From the July 2007 issue of The Christian Science Journal


JESUS' SIMPLE INJUNCTION "Let your communication be, Yea, yea; Nay, nay" (Matthew 5:37) offers a profound guide for thinking and living. The command's immediate context is a prohibition against using routine oaths to God as a voucher of truthfulness. But for close students of Jesus' words, it is also a clear call to radical decisiveness in the practice of spiritual living. It's as though Jesus were telling us when we're flooded with doubting maybes or fearful not-sures to ask ourselves constantly, "So, is that a yes or a no?"

There's a deep Biblical basis and rationale for viewing Jesus' command in this way. In the third chapter of Genesis, after God warned Adam and Eve not to eat the fruit from the tree of the knowledge of good and evil, the voice of temptation—the talking serpent—subtly challenged God's authority, saying to Eve, "Hath God said, Ye shall not eat of every tree of the garden?" (Genesis 3:1). Eve began to dwell on the serpent's reasoning, ruminating on what looked appealing to her, and then finally partook of the fruit of the forbidden tree. Though attractive to her eye, this tree was far from being nurturing and satisfying. Rather, it supplied fraudulent "knowledge of good and evil" (Gen. 2:17).
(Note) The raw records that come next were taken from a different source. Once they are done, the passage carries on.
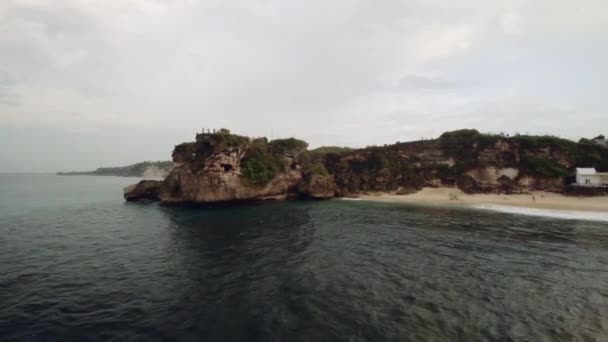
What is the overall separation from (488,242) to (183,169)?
1760 inches

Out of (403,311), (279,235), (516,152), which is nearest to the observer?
(403,311)

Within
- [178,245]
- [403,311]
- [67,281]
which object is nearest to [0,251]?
[67,281]

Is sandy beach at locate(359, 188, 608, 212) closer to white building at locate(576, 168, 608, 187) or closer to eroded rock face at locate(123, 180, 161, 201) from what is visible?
white building at locate(576, 168, 608, 187)

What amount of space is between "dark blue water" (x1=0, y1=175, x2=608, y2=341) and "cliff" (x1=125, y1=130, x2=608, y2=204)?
65.2 feet

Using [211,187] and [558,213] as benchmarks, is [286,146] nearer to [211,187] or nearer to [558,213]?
[211,187]

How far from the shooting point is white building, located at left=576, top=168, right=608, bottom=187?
145ft

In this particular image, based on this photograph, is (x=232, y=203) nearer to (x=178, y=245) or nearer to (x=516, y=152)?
(x=178, y=245)

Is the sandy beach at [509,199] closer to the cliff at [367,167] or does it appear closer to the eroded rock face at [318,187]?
the cliff at [367,167]

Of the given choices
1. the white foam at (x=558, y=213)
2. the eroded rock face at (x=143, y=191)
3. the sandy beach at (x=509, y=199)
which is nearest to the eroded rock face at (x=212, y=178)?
the eroded rock face at (x=143, y=191)

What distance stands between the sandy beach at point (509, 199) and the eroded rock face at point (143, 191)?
4170 cm

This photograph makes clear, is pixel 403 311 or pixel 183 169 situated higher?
pixel 183 169

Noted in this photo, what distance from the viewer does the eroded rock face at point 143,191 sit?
51.7m

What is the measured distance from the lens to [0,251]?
63.2 feet

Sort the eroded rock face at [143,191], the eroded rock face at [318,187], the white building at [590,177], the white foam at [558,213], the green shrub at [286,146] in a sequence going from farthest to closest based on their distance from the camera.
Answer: the green shrub at [286,146]
the eroded rock face at [318,187]
the eroded rock face at [143,191]
the white building at [590,177]
the white foam at [558,213]
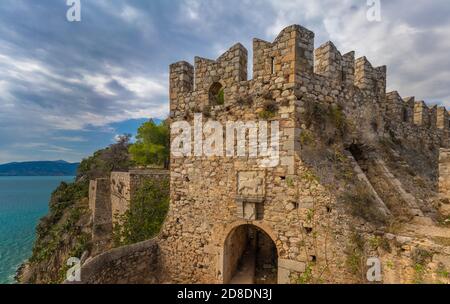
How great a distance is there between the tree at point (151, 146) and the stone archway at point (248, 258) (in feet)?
44.4

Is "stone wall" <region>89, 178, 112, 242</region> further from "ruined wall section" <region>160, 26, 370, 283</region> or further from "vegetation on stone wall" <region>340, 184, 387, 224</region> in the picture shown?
"vegetation on stone wall" <region>340, 184, 387, 224</region>

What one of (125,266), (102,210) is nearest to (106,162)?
(102,210)

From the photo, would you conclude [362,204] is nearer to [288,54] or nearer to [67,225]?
[288,54]

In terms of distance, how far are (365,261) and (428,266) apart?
38.9 inches

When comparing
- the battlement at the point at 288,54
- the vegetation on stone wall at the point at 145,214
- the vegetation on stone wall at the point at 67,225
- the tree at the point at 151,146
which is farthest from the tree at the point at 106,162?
the battlement at the point at 288,54

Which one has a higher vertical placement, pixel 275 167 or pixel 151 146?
pixel 151 146

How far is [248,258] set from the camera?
28.4 feet

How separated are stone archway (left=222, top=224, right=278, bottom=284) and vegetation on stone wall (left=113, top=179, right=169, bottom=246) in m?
3.70

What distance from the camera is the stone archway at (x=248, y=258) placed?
694cm

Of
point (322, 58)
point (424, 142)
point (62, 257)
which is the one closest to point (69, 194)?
point (62, 257)

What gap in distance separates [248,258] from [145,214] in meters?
5.19

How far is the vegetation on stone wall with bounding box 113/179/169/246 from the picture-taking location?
9.87 m

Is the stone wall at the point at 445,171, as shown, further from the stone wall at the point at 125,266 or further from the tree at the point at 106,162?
the tree at the point at 106,162

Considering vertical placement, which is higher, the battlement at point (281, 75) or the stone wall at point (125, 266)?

And this is where the yea/nay command comes in. Right where Eve could have given a simple and definite no, she chose instead to indulge in the conversation, then the fruit, and next to offer it to Adam. Adam, no better at taking a firm stand against evil, also tasted the fruit, and later offered evasive excuses to God. Both characters in the story made the mistake of equivocating, avoiding a firm no in response to temptation. In consequence, they took a fall. But we can learn from the mistakes of Adam and Eve. Where they did not reject the temptations of the serpent, we can. We can decisively refuse the invitation even to dialogue with the mentality that argues in favor of a power opposed to God's will, against His "very good" creation described in the first chapter of Genesis.